PDF rendering a specific file is horribly broken. The file attached to this bug report. It looks like okular is cropping each page individually so that every page is different size. This problem just started recently (I think when I upgraded to KDE 4.11). I've compared how this file renders in Acrobat, mupdf, qpdfview and okular. Only okular renders the file incorrectly, so it is not a problem with the poppler backend (qpdfview also uses poppler to render PDF). Reproducible: Always Steps to Reproduce: 1. Open PDF If you zoom out so that view is not page width and scroll, you will notice that each page is different. Actual Results: See attached screenshot for okular rendering. Expected Results: See attached screenshot from qpdfview. Seems to be limited to this specific file. I've yet to find other examples. The PDF file in question is output from xelatex. Okular didn't have a problem with it before.
Created attachment 81824 [details] Okular incorrect page sizes
Created attachment 81825 [details] Incorrect rendering of a page
Created attachment 81826 [details] QPDFView rendering of page (correct rendering)
Created attachment 81827 [details] Sample PDF that exhibits the bug
Are you using the 'trim margins' feature?
Trim margins was enabled. I was not even aware that "Trim Margins" was a feature in Okular. I have no idea how it got enabled. I had gone through every setting I could find under the settings menu (I expected to see something under the General tab in Okular Settings).
This is weird, three things: * Can you confirm that without trim margins everything looks fine? * Are you a "new" user of okular or you've been using it for a long time? We did some settings splitting that may have caused this if you installed okular 4.10 before you installed kdelibs 4.10 * Can you create a new blank user and see if the option is enabled for you? (I just did it and is not, but let's confirm what happens for you)
If you can provide the information requested in comment #7, please add it.

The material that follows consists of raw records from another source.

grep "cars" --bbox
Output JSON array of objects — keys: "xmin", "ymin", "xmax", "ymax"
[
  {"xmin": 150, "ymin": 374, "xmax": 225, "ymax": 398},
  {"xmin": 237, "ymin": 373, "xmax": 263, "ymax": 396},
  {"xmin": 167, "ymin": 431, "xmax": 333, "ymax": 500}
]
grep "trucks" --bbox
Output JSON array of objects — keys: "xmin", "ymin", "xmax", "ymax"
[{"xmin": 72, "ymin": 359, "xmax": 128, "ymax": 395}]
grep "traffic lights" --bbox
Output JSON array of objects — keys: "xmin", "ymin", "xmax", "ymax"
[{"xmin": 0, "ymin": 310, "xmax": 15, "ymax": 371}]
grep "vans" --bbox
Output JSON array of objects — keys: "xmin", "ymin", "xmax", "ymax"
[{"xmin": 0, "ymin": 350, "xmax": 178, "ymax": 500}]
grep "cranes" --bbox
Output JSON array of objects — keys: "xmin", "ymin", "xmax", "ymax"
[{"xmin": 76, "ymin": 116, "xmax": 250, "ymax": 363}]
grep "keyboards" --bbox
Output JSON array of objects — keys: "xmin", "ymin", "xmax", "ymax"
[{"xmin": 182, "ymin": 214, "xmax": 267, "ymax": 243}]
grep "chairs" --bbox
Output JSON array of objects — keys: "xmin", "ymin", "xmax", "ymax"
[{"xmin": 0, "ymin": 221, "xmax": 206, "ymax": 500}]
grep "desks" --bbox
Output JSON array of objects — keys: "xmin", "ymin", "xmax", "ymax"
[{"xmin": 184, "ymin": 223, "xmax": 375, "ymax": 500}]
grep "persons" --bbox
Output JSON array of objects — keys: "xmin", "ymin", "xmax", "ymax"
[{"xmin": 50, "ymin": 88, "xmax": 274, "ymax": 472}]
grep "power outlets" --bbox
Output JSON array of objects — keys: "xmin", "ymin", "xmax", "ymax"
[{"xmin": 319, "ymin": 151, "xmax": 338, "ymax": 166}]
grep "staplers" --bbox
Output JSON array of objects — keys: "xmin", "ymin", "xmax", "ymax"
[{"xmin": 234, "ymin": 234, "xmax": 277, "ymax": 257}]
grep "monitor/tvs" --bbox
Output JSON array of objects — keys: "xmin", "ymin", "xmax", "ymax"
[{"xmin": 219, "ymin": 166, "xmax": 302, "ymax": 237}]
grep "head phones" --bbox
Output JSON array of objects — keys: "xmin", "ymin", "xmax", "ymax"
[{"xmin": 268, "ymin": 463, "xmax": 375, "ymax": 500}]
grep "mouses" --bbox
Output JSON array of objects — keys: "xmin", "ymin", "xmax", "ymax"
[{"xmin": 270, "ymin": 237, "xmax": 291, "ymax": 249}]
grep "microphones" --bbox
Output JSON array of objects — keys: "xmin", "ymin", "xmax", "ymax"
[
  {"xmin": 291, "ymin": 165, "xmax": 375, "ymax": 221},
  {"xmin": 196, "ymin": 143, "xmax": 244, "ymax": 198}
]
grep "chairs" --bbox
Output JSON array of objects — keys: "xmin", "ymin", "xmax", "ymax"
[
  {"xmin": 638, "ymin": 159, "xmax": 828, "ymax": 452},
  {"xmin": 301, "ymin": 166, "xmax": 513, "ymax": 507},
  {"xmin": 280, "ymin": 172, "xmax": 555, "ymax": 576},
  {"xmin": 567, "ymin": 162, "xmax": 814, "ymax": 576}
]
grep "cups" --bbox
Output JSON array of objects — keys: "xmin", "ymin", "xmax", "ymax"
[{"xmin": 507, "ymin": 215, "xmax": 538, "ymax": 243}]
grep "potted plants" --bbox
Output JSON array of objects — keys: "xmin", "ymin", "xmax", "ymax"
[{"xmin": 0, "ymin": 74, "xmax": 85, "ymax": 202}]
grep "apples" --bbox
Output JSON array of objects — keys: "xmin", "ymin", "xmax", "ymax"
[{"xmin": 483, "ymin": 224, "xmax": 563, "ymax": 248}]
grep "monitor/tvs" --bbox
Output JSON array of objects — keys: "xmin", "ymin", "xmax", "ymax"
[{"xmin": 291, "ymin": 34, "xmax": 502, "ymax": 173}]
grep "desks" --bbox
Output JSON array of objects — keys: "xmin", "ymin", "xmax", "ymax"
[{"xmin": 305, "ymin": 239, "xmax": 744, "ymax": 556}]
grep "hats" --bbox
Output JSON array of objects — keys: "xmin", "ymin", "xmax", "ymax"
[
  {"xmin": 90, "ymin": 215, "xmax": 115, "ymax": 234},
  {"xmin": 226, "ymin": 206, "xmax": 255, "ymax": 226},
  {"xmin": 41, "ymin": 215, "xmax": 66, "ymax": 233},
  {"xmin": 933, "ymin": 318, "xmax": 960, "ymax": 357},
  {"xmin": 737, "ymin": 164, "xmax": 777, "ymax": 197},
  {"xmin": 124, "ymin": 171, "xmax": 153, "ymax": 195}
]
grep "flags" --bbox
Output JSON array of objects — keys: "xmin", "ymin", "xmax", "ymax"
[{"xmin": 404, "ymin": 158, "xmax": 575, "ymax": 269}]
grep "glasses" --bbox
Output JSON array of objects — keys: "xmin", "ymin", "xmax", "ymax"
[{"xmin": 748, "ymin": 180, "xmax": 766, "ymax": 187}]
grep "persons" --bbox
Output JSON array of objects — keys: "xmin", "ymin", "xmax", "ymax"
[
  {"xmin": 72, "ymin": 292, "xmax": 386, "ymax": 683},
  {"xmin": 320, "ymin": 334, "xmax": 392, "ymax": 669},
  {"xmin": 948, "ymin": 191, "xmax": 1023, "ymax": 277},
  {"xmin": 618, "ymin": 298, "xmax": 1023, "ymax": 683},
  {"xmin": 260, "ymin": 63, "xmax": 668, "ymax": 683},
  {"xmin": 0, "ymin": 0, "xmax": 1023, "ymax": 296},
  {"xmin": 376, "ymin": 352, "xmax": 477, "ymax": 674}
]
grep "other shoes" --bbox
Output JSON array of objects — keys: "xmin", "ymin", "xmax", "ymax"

Sorry for the long delay. * Without trim margins, it looks as expected. * I use okular pretty exclusively. No other pdf reader has the speed/features that okular has. * I just created a new user, it is off by default. Maybe I just hit the magic key accelerators that turn it on without me being aware (Alt+V > T). I still don't remember consciously enabling it though. Anyway, I'm glad it was a simple solution.